Sure enough, when "Sidelined" came out last week, Barstool marked the occasion by reading the book aloud on YouTube.

"I was pretty anxious up to the release, because I knew as soon as they got their hands on it something was going to happen," DiCaro said. "I wasn’t necessarily prepared for them to read the entire thing online for 7 ½ hours, but I guess they never cease to shock me with how low they’re willing to go."

DiCaro believes the pandemic has made online harassment even worse, as people have become angry or lonely or otherwise stressed.

The book covers a variety of subjects, including the coverage of sexual assaults by athletes and matters that are not directly related to media, such as the fight for equal pay and facilities.
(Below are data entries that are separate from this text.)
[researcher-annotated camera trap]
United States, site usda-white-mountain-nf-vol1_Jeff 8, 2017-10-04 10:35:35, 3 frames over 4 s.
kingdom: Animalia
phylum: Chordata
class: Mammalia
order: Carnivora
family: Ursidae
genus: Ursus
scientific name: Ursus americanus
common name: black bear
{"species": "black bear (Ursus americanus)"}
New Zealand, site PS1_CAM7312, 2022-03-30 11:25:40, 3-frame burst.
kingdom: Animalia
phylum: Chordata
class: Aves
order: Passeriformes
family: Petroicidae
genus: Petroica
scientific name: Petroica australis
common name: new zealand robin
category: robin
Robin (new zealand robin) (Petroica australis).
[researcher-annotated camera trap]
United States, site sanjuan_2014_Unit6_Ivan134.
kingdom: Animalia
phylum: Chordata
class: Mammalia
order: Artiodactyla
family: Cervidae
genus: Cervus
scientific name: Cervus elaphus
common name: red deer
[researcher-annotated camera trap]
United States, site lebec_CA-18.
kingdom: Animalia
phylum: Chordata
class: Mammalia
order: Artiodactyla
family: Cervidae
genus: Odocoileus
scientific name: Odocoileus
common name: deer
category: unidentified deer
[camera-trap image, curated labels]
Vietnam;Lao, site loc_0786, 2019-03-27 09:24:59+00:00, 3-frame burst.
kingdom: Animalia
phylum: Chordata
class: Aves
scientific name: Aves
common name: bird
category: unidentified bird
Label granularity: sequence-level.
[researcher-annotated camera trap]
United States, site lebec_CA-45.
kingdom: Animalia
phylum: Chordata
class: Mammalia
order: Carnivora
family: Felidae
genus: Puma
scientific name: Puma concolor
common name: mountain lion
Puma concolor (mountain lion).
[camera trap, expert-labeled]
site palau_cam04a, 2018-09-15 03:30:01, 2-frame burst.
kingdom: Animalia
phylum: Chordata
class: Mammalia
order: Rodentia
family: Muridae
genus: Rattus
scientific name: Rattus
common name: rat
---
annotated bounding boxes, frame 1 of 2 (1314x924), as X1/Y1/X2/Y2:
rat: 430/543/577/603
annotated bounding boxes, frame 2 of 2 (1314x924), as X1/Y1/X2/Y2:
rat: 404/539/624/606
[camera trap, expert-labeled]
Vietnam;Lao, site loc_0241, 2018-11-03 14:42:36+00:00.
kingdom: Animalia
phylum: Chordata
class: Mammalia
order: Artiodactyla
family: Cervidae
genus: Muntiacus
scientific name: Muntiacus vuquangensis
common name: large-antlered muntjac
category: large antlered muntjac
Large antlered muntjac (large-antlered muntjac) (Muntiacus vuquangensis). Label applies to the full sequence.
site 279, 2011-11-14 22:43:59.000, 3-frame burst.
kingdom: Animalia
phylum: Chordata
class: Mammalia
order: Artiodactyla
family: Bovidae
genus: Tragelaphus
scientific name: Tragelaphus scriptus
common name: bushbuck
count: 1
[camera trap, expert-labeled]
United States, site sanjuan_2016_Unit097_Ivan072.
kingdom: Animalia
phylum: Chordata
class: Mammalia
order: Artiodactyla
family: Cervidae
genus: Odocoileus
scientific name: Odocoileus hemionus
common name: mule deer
"The whole impetus for the book was the issues that we deal with in sports media are just the issues we’re dealing with in society, just sort of amped up on steroids," she said, "because there is so little decorum and really care for the way people act in sports media.

"A lot of things are laid a little more bare and are a little bit more obvious in sports media. It expands to not only the way women are treated in sports, but the way women are treated, largely, in this country."